From 836298a897e759e1f99a35c7d8195bcfb580afe3 Mon Sep 17 00:00:00 2001
From: jbloom-md <joseph@massdynamics.com>
Date: Thu, 30 Nov 2023 13:57:01 +0000
Subject: [PATCH] happy with hyperpars on benchmark

---
 .pylintrc                          |  2 +-
 sae_training/SAE.py                | 66 ++++++++++++++-------
 sae_training/toy_model_runner.py   | 15 +++--
 sae_training/train_sae.py          | 93 +++++++++++++++++++++---------
 tests/benchmark/test_sae_runner.py | 28 +++++----
 5 files changed, 141 insertions(+), 63 deletions(-)
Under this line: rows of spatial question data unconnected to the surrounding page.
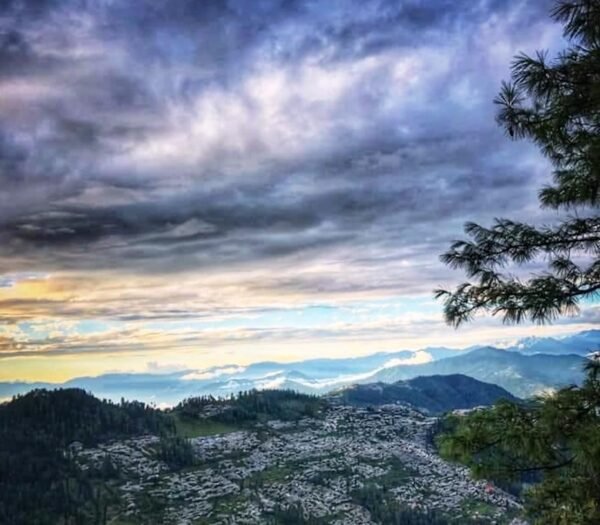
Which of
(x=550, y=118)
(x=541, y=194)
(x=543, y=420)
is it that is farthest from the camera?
(x=541, y=194)

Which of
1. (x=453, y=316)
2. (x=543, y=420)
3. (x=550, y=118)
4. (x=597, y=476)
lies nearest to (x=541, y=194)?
(x=550, y=118)

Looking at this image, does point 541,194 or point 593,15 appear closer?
point 593,15

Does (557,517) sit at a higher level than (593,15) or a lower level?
lower

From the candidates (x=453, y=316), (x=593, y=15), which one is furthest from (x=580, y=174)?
(x=453, y=316)

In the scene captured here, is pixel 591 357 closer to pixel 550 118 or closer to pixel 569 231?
pixel 569 231

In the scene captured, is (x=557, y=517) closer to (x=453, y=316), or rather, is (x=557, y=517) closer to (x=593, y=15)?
(x=453, y=316)

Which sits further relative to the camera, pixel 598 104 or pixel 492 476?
pixel 492 476

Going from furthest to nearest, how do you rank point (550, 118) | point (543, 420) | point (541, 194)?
point (541, 194) → point (550, 118) → point (543, 420)

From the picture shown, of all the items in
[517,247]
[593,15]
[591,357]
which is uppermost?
[593,15]

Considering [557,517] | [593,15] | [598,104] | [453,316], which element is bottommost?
[557,517]
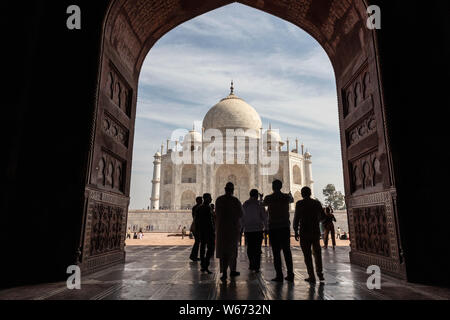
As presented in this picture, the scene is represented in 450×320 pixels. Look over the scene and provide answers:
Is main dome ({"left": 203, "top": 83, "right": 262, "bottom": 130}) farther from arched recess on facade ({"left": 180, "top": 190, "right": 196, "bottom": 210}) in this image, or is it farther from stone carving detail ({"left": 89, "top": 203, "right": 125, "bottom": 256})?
stone carving detail ({"left": 89, "top": 203, "right": 125, "bottom": 256})

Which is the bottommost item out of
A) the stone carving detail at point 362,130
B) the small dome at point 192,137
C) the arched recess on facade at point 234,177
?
the stone carving detail at point 362,130

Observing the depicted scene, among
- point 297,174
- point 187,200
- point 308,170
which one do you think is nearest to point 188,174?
point 187,200

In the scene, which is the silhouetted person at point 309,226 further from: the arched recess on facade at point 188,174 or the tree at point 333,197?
the tree at point 333,197

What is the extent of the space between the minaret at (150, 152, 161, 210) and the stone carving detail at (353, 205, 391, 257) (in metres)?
28.5

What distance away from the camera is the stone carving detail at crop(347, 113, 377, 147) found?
4152 millimetres

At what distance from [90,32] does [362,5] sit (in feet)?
13.2

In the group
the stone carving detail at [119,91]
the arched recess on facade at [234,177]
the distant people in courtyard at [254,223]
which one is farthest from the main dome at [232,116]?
the distant people in courtyard at [254,223]

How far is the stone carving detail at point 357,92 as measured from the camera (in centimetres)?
439

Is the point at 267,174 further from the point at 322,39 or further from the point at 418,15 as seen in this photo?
the point at 418,15

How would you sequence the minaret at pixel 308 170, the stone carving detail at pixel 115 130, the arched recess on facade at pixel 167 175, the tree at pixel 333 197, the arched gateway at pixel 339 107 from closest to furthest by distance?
1. the arched gateway at pixel 339 107
2. the stone carving detail at pixel 115 130
3. the minaret at pixel 308 170
4. the arched recess on facade at pixel 167 175
5. the tree at pixel 333 197

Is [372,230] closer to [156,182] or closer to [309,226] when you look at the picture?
[309,226]

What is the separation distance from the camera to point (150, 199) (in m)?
31.4

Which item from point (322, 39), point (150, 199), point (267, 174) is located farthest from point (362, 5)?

diff --git a/.pylintrc b/.pylintrc
index 89f2a294..347171ef 100644
--- a/.pylintrc
+++ b/.pylintrc
@@ -16,4 +16,4 @@ default-docstring-type = numpy
 max-line-length = 88
 
 [MESSAGES CONTROL]
-disable = C0330, C0326, C0199, C0411
\ No newline at end of file
+disable = C0330, C0326, C0199, C0411, C103
\ No newline at end of file
diff --git a/sae_training/SAE.py b/sae_training/SAE.py
index 8b4292d3..69def7fe 100644
--- a/sae_training/SAE.py
+++ b/sae_training/SAE.py
@@ -7,7 +7,9 @@
 
 import einops
 import torch
-from torch import nn
+from jaxtyping import Float, Int
+from torch import Tensor, nn
+from torch.distributions.categorical import Categorical
 from transformer_lens.hook_points import HookedRootModule, HookPoint
 
 
@@ -93,22 +95,46 @@ def forward(self, x, return_mode: Literal["sae_out", "hidden_post", "both"]="bot
         else:
             raise ValueError(f"Unexpected {return_mode=}")
 
-    def reinit_neurons(self, indices):
-        new_W_enc = torch.nn.init.kaiming_uniform_(
-            torch.empty(
-                self.d_in, indices.shape[0], dtype=self.dtype, device=self.device
-            )
-        ) * self.cfg["resample_factor"]
-        new_b_enc = torch.zeros(
-            indices.shape[0], dtype=self.dtype, device=self.device
-        )
-        new_W_dec = torch.nn.init.kaiming_uniform_(
-            torch.empty(
-                indices.shape[0], self.d_in, dtype=self.dtype, device=self.get_test_lossevice
-            )
-        )
-        self.W_enc.data[:, indices] = new_W_enc
-        self.b_enc.data[indices] = new_b_enc
-        self.W_dec.data[indices, :] = new_W_dec
-        self.W_dec /= torch.norm(self.W_dec, dim=1, keepdim=True)
-
+    @torch.no_grad()
+    def resample_neurons(
+        self,
+        x: Float[Tensor, "batch_size n_hidden"],
+        frac_active_in_window: Float[Tensor, "window n_hidden_ae"],
+        neuron_resample_scale: float,
+    ) -> None:
+        '''
+        Resamples neurons that have been dead for `dead_neuron_window` steps, according to `frac_active`.
+        '''
+        sae_out = self.forward(x, return_mode="sae_out")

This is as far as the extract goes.